Senior Year tells the story of an early 2000s-era high school teenager named Stephanie who, during a well-choreographed cheerleading routine, accidentally falls to the ground resulting in a coma that lasts twenty years. Disillusioned and cranky, the cheerleader (Wilson) wakes up in a hospital room completely unaware that it is now 2022. With her entire teenage years and 20s stripped away from her, Stephanie is tasked with putting together the pieces of her broken life while struggling with the fact that she is physically 37, but mentally still 17 years old.

Are you laughing yet? Don’t worry, you will.

After Stephanie comes home to a room untouched since her accident, she makes a plan to return to high school, finish her senior year, and become prom queen. As a 17 year old, her dream was to become the most popular girl in school and win the crown at prom like her idol (Alicia Silverstone) did years before. But, as an adult, the odds are stacked against her as the silly notion of returning to a now politically correct high school run by influencers and Stephanie’s old friends (Sam Richardson and Mary Holland), while battling with an old nemesis (Zoe Chao), makes life much more difficult.
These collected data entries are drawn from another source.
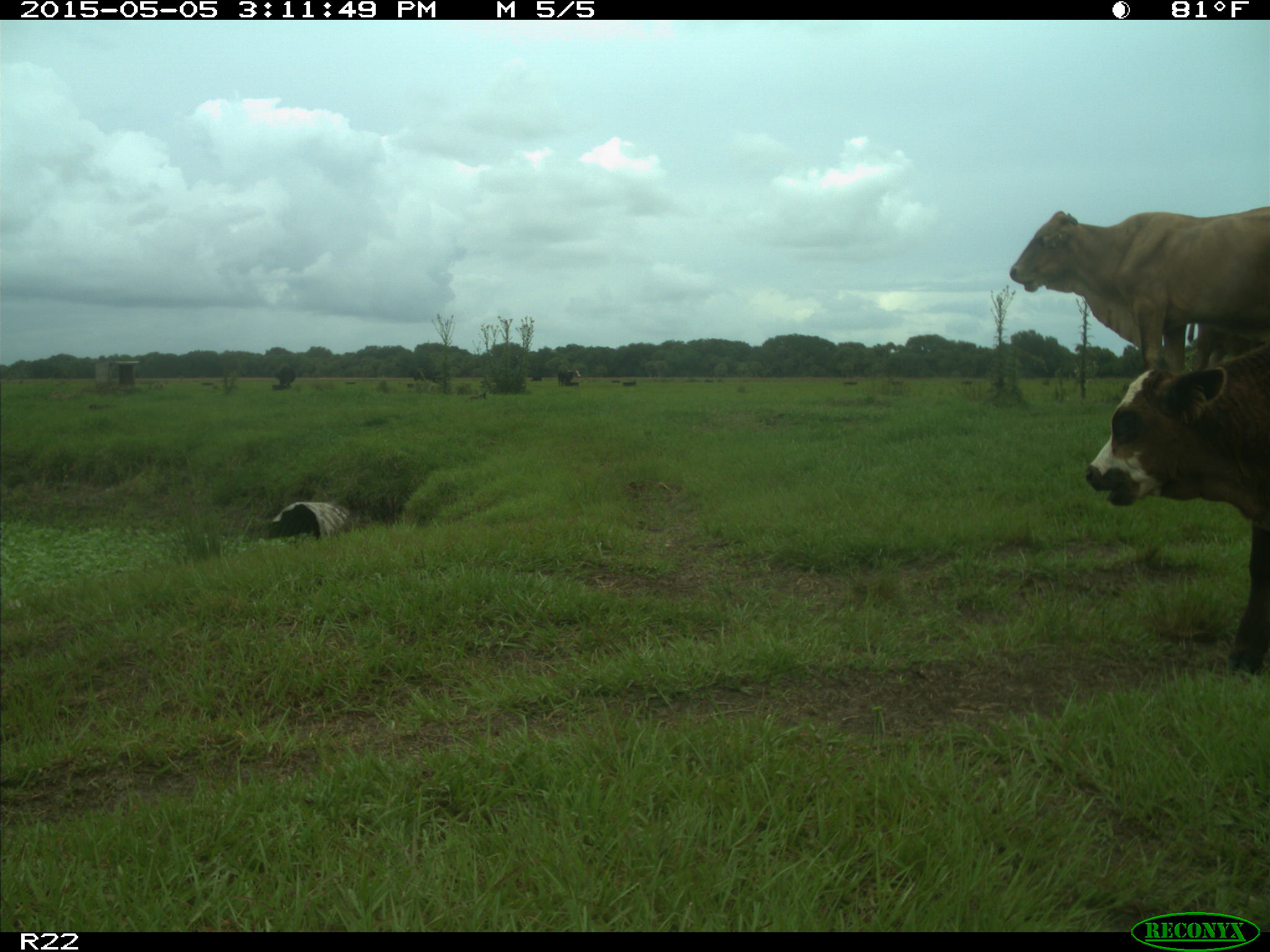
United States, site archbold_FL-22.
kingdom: Animalia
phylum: Chordata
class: Mammalia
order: Artiodactyla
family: Bovidae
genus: Bos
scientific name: Bos taurus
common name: domestic cow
What makes Senior Year so refreshing is the complete and utter respect for pop culture from the late 1990s and early 2000s. Because Stephanie only remembers right before her accident, her entire environment is governed by television and films like Clueless, Bring It On, Sex and the City, Ally McBeal and artists like Britney Spears and Madonna. A nostalgic dream for anyone who grew up in this time period (Millennials like me), Senior Year is a fun trip down memory lane of boy bands and MTV. It’s a film not to be taken too seriously. It has fun with political correctness, high school cliches, and the absurdity of Stephanie’s given situation. A great suspension of disbelief needs to be done while watching this film, but once you do it, I promise you’ll have fun.